Добравшись часам к трем дня до какого-то городка с большой церковью (вернее, костелом), мы решили остановиться где-нибудь пообедать. Зашли, как нам показалось, в далеко не бедный дом и попросили хозяина чем-нибудь нас накормить, имея в виду, что свой сухой паек, полученный в госпитале, мы присовокупим к тому, чем попотчует нас хозяин. Но напрасны были наши надежды…«Ниц нема! Вшистко герман забрав» («Ничего нет! Все немцы забрали») — вот такой обычный ответ здесь, а потом и почти везде в Польше, звучал при любой просьбе. Но позже мы убедились, что если поляку предложить что-то стоящее на обмен или деньги, то «забрав» немец не «вшистко», находились и «курка» или «гуска», и «бимбер».
«Бимбер» — это польский самогон, настоянный, как правило, на карбиде кальция. Дрянь первостатейная этот самогон. А карбид, наверное, не столько перебивал стойкий сивушный «аромат» своим не менее неприятным запахом, сколько употреблялся для того, чтобы обжигающим эффектом заменять недостающие градусы. Желудки у нас тогда еще были «огнеупорными», но головная боль потом мучила заметно. Познали это все мы гораздо позднее.

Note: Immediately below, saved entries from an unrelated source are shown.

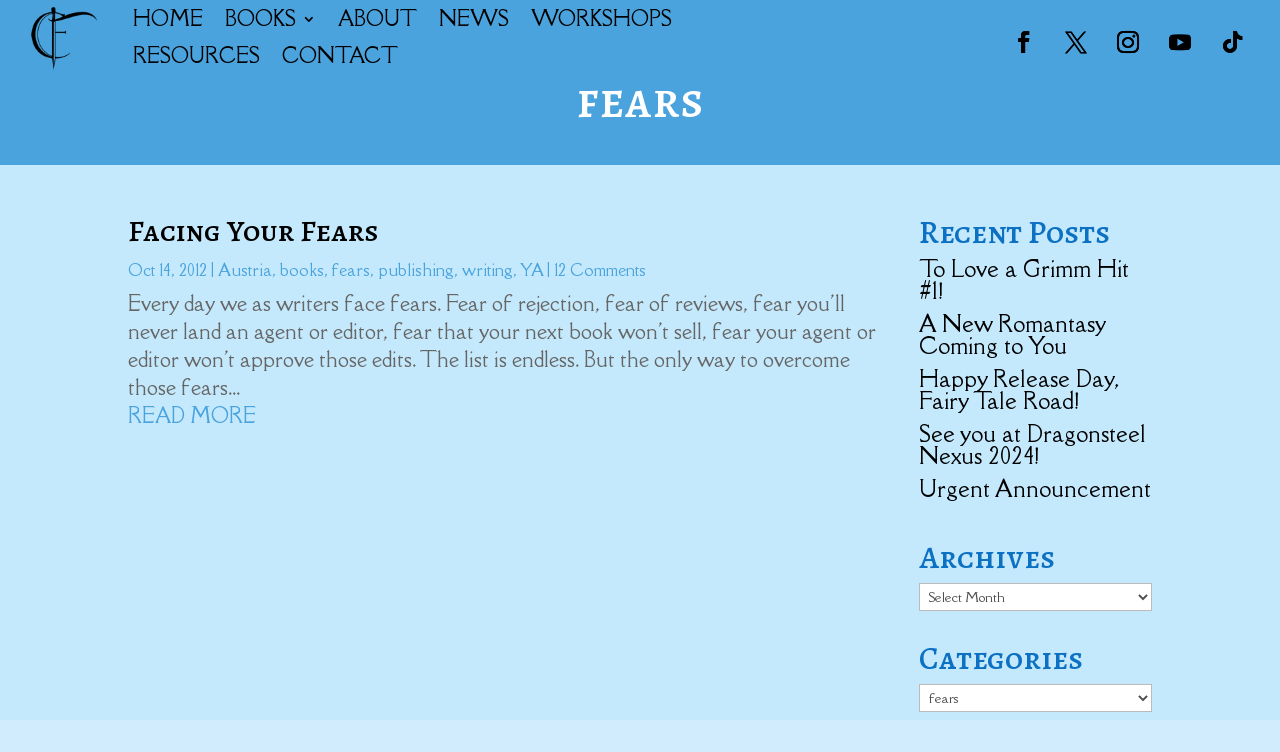

--- FILE ---
content_type: text/css
request_url: https://christinafarley.com/wp-content/et-cache/5331/et-core-unified-cpt-5331.min.css?ver=1740859194
body_size: -36
content:
.et_pb_section_0_tb_body.et_pb_section{padding-top:150px;padding-bottom:30px;margin-top:-150px;margin-bottom:0px;background-color:#4aa3dd!important}.et_pb_row_0_tb_body.et_pb_row{padding-top:0px!important;padding-bottom:0px!important;margin-top:0px!important;margin-bottom:0px!important;padding-top:0px;padding-bottom:0px}.et_pb_text_0_tb_body h2{font-size:50px;color:#FFFFFF!important;text-align:center}@media only screen and (max-width:980px){.et_pb_section_0_tb_body.et_pb_section{padding-top:100px;margin-top:-200px;margin-bottom:0px}.et_pb_text_0_tb_body h2{font-size:50px}}@media only screen and (max-width:767px){.et_pb_section_0_tb_body.et_pb_section{padding-top:0px;margin-top:-220px;margin-bottom:0px}.et_pb_text_0_tb_body h2{font-size:30px}}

А сейчас поляк нашел хитрый выход из положения. Он ловко переадресовал нас к ксендзу того костела, ворота забора которого были как раз напротив. У него, дескать, немцы ничего не брали, он очень богатый и «советы» (так называл нас поляк) примет и угостит хорошо. Ради интереса мы решили воспользоваться случаем посмотреть на живого ксендза.

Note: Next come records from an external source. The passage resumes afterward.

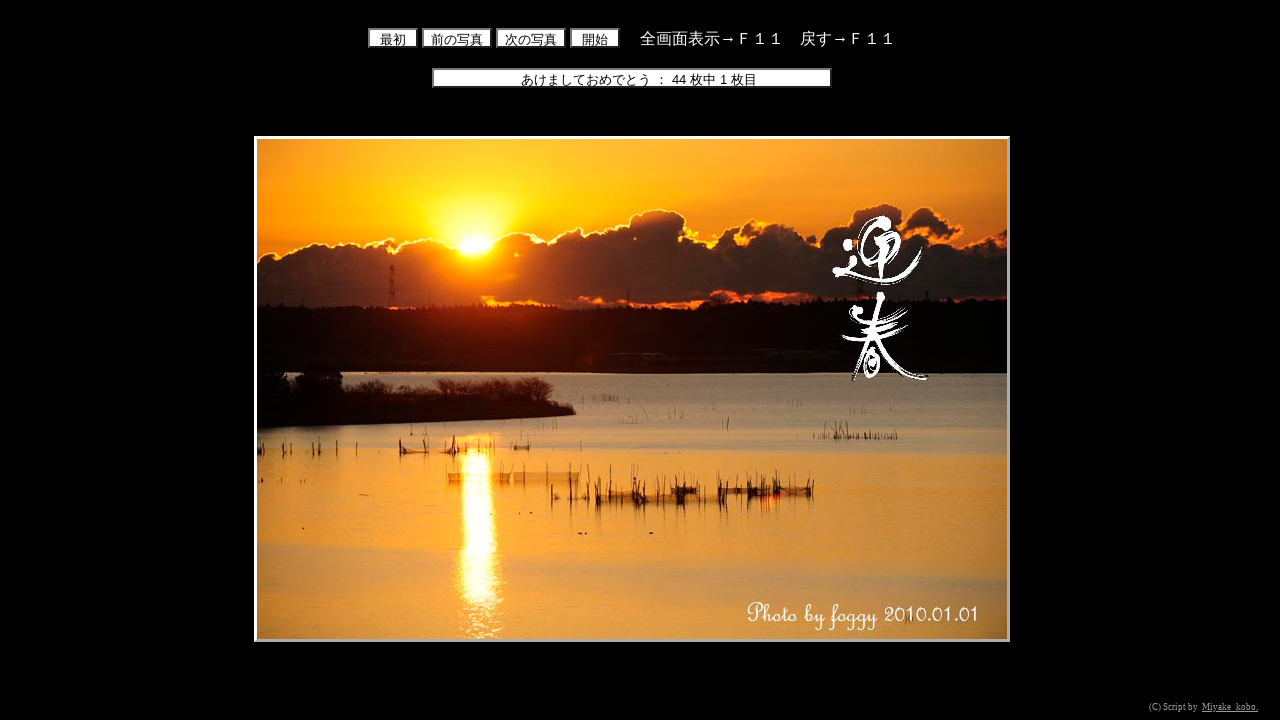

--- FILE ---
content_type: text/html
request_url: http://www.yugirian.net/digi/kako/20100103/20100103-8.html
body_size: 6317
content:
<!DOCTYPE HTML PUBLIC "-//W3C//DTD HTML 4.01 Transitional//EN">
<html>
<head>
<META http-equiv="Content-Type" content="text/html; charset=Shift_JIS">
<META name="GENERATOR" content="IBM WebSphere Studio Homepage Builder Version 11.0.0.0 for Windows">
<META http-equiv="Content-Style-Type" content="text/css">
<script language="JavaScript">
<!--
photo=new Array();daimei=new Array();var pn=0,dn=0;

//--- 書き換える部分↓ ---

	var hayasa=8000;	//---スライドショーの速度（ミリ秒単位）
	//---最初の写真ファイル名と題名　
	photo[pn++]="20100101-750-_D3X5378.jpg";daimei[dn++]="あけましておめでとう"
	photo[pn++]="20100101-750-_D3X5407.jpg";daimei[dn++]="初日を眺める"
	photo[pn++]="20100101-750-_D3X5421.jpg";daimei[dn++]="新春の鷺"
	photo[pn++]="20100102-750-_D3X5433.jpg";daimei[dn++]="ほぼ満月"
	photo[pn++]="20100102-750-_D3X5481.jpg";daimei[dn++]="多くの鳥たち"
	photo[pn++]="20100103-750-_D3X5510.jpg";daimei[dn++]="朝の文様"
	photo[pn++]="20100104-750-_D3X5551.jpg";daimei[dn++]="不気味に輝く"
	photo[pn++]="20100105-750-_D3X5574.jpg";daimei[dn++]="テールランプ"
	photo[pn++]="20100106-750-_D3X5641.jpg";daimei[dn++]="暗い朝"
	photo[pn++]="20100106-750-_D3X5644.jpg";daimei[dn++]="朝日を浴びるクレータ"
	photo[pn++]="20100110-750-_D3X5942-45-1800.jpg";daimei[dn++]="手賀沼"
	photo[pn++]="20100113-750-_D3X6021.jpg";daimei[dn++]="霧の朝"
	photo[pn++]="20100114-750-_D3X6087.jpg";daimei[dn++]="我が家の魚たち"
	photo[pn++]="20100115-750-_D3X6089.jpg";daimei[dn++]="まだらに輝く"
	photo[pn++]="20100115-750-_D3X6103.jpg";daimei[dn++]="青い沼"
	photo[pn++]="20100117-750-_D3X6291.jpg";daimei[dn++]="眩しい日の出"
	photo[pn++]="20100118-750-_D3X6306.jpg";daimei[dn++]="ほんのり恥じらいの表情"
	photo[pn++]="20100121-750-P1204424.jpg";daimei[dn++]="六本木の蜘蛛"
	photo[pn++]="20100125-750-_D3X6573.jpg";daimei[dn++]="七色"
	photo[pn++]="20100124-750-P1234478.jpg";daimei[dn++]="我が家の前に"
	photo[pn++]="20100124-750-_D3X6595.jpg";daimei[dn++]="危険な停車"
	photo[pn++]="20100124-750-_D701655.jpg";daimei[dn++]="二羽のタゲリ"
	photo[pn++]="20100125-750-_D3X6637.jpg";daimei[dn++]="沼にビーム"
	photo[pn++]="20100125-750-_D3X6644.jpg";daimei[dn++]="回転してみると"
	photo[pn++]="20100127-750-_D3X6752.jpg";daimei[dn++]="おだば"
	photo[pn++]="20100128-750-_D3X6817.jpg";daimei[dn++]="ダイヤモンド富士の日"
	photo[pn++]="20100129-750-_D3X6886.jpg";daimei[dn++]="霧"
	photo[pn++]="20100129-750-_D3X6925.jpg";daimei[dn++]="インデペンデンス・デイ"
	photo[pn++]="20100130-750-_D701746.jpg";daimei[dn++]="バイク"
	photo[pn++]="20100202-750-_D3X7191.jpg";daimei[dn++]="初雪"
	photo[pn++]="20100209-750-_D3X7652.jpg";daimei[dn++]="赤い日の出"
	photo[pn++]="20100214-750-_D701888.jpg";daimei[dn++]="ツグミ"
	photo[pn++]="20100217-750-_D3X7795.jpg";daimei[dn++]="我が家の福寿草"
	photo[pn++]="20100218-750-_D3X7843.jpg";daimei[dn++]="白銀の桃山公園"
	photo[pn++]="20100218-750-_D3X7847.jpg";daimei[dn++]="白銀の深山埠頭"
	photo[pn++]="20100219-750-P2184946.jpg";daimei[dn++]="水の館展望台"
	photo[pn++]="20100220-750-P2205001.jpg";daimei[dn++]="チャリを流す"
	photo[pn++]="20100220-750-P2205074.jpg";daimei[dn++]="落差"
	photo[pn++]="20100220-750-P2205102.jpg";daimei[dn++]="モダンな建物"
	photo[pn++]="20100223-750-_D3X8094.jpg";daimei[dn++]="赤と青"
	photo[pn++]="20100320-750-_D702113.jpg";daimei[dn++]="柔らかな日の出"
	photo[pn++]="20100320-750-_D702119.jpg";daimei[dn++]="大堀川"
	photo[pn++]="20100322-750-P3216103.jpg";daimei[dn++]="ミッドタウンガーデン"
	photo[pn++]="20100329-750-_D3X8778.jpg";daimei[dn++]="安い花"
//---最後の写真ファイル名と題名

//--- 書き換える部分↑ ---

var n=photo.length;
yoko=new Array();
tate=new Array();
sokudox=new Array();
sokudoy=new Array();
p_obj=new Array();
for(t=0;t<n;t++){p_obj[t]=new Image();p_obj[t].src=photo[t];}
var f_no=0,l_no=n-1,i=f_no,tid_sl,joutai,hata_sl=false;
function k_t(){if(hata_sl){teisi();hata_sl=false;}else{kaisi();hata_sl=true;};}
function kaisi(){clearInterval(tid_sl);tugi();document.getElementById("but_sl").value="停止";tid_sl=setInterval("tugi();",hayasa);}
function saisyo(){i=f_no;p_hyouji();n_hyouji();}
function mae(){if(i>0){i--;p_hyouji();n_hyouji();}else{i=l_no;p_hyouji();n_hyouji();}}
function tugi(){if(i<l_no){i++;p_hyouji();n_hyouji();}else{i=f_no;p_hyouji();n_hyouji();}}
function teisi(){clearInterval(tid_sl);document.getElementById("but_sl").value="開始";p_hyouji();n_hyouji();}
function p_hyouji(){if(document.getElementById("(C)").firstChild.nodeValue=="Miyake_kobo."){
document.getElementById("myimg").src=p_obj[i].src;}}
function n_hyouji(){document.getElementById("text").firstChild.nodeValue="　"+daimei[i]+" ： "+(l_no+1)+" 枚中 "+(i+1)+" 枚目";}
function sendi(sel){
window.open(p_obj[sel].src,sel,"menubar=no,scrollbars=no,resizable=yes,width="+(p_obj[sel].width+20)+",height="+(p_obj[sel].height+30));}
//--Copyright (C) Miyake_kobo.--
//-->
</script>
<TITLE></TITLE>
</head>
<body style="background-color:#000000;margin:0;" onload="saisyo();">
<center>
<table style="position:absolute;top:0;left:5;z-index:3;width:98%;height:100%;border-collapse:collapse;"><tr>
    <TD style="height:30;" align="center"><FONT size="+2">
<BR>
    </FONT><input type="button" onclick="saisyo();" value="最初" style="width:50;background-color:#ffffff;height:20;cursor:pointer;">
<input type="button" onclick="mae();" value="前の写真" style="width:70;background-color:#ffffff;height:20;cursor:pointer;">
<input type="button" onclick="tugi();" value="次の写真" style="width:70;background-color:#ffffff;height:20;cursor:pointer;">
<input id="but_sl" type="button" onclick="k_t();" value="開始" style="width:50;background-color:#ffffff;height:20;cursor:pointer;">
<FONT color="#ffffff">　全画面表示→Ｆ１１　戻す→Ｆ１１</FONT><BR>
    <BR>
    <button id="text" style="width:400;height:20;background-color:#ffffff;cursor:pointer;" onclick="sendi(i);" title="別画面に表示">Loading now !!</button>
</TD>
  </tr><tr>
<td>
<center>
<img id="myimg" galleryimg=no style="border:3px outset #ffffff;cursor:pointer;" onclick="sendi(i);" title="別画面に表示">
</center>
</td></tr><tr>
<td style="height:30;text-align:right;">
<span style="color:#999999;font-size:9px;">(C) Script by</span> 
<A id="(C)" style="font-size:9px;color:#999999;" href="http://www.geocities.jp/miyake_kobo/index.html">Miyake_kobo.</A>
</td></tr></table>
</center>

</body>
</html>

Подошли к воротам, подергали за цепочку с кольцом, с той стороны зазвенел колокольчик, и вскоре в воротах откинулась своего рода форточка, и в ней показалась круглолицая веснушчатая девица с ярко-рыжей копной волос, с любопытством разглядывающая нас. Поняв, что мы хотим видеть ксендза, бросилась от этой амбразуры, забыв ее захлопнуть.
А мы тоже стали с интересом разглядывать чисто убранный двор с разными постройками около костела. Успели разглядеть и нескольких таких же румяных и пышных девиц, которым, оказывается, тоже было интересно, кто там пришел. Несколькими минутами позже та девица, что побежала доложить о нас, открыла калитку и с приветливым «Прошу, Панове» провела нас к одной из построек во дворе, по-видимому, добротному жилищу ксендза. Тот с широкой улыбкой встретил нас у входа и не менее широким жестом пригласил: «Прошу пройти ко мне, господа офицеры Красной Армии». Мы были изумлены его чистым русским языком и обрадованы, что нам не придется подбирать слова и жесты для общения. И внешне он был благообразен, улыбчив, а глаза его казались спокойными и даже мудрыми.

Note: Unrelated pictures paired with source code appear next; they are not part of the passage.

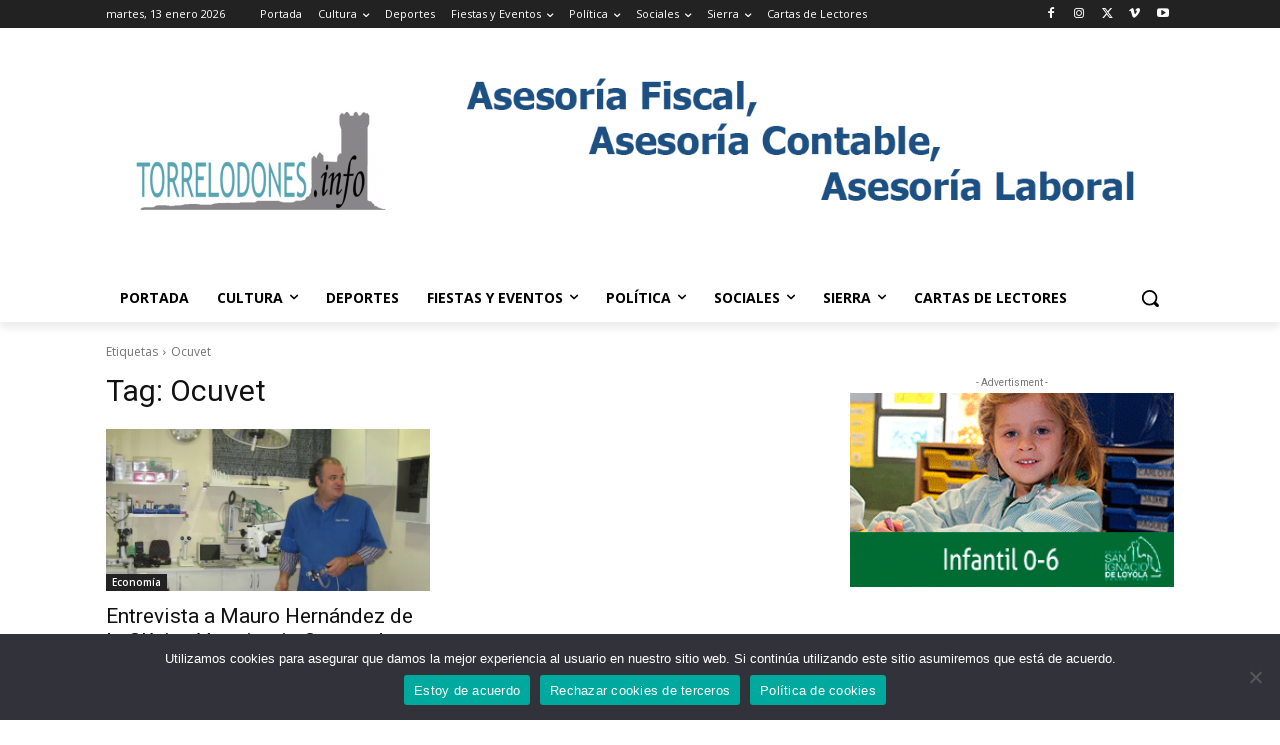

--- FILE ---
content_type: text/html; charset=utf-8
request_url: https://www.google.com/recaptcha/api2/aframe
body_size: 265
content:
<!DOCTYPE HTML><html><head><meta http-equiv="content-type" content="text/html; charset=UTF-8"></head><body><script nonce="Fm15D3lJx6Uoa8JnY1uKeg">/** Anti-fraud and anti-abuse applications only. See google.com/recaptcha */ try{var clients={'sodar':'https://pagead2.googlesyndication.com/pagead/sodar?'};window.addEventListener("message",function(a){try{if(a.source===window.parent){var b=JSON.parse(a.data);var c=clients[b['id']];if(c){var d=document.createElement('img');d.src=c+b['params']+'&rc='+(localStorage.getItem("rc::a")?sessionStorage.getItem("rc::b"):"");window.document.body.appendChild(d);sessionStorage.setItem("rc::e",parseInt(sessionStorage.getItem("rc::e")||0)+1);localStorage.setItem("rc::h",'1768350478899');}}}catch(b){}});window.parent.postMessage("_grecaptcha_ready", "*");}catch(b){}</script></body></html>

Провел он нас в скромно, но хорошо обставленную комнату, видимо столовую, или, по-церковному, трапезную, усадил нас на диван, сам сел в кресло напротив, и потекла у нас беседа. Собеседником он оказался весьма интересным, сыпал цитатами из «Вопросов ленинизма» Сталина, из «Краткого курса истории ВКП(б)», часто ссылался на Маркса… Ну и ну, подумали мы! Он же не одну фору даст даже некоторым нашим политработникам!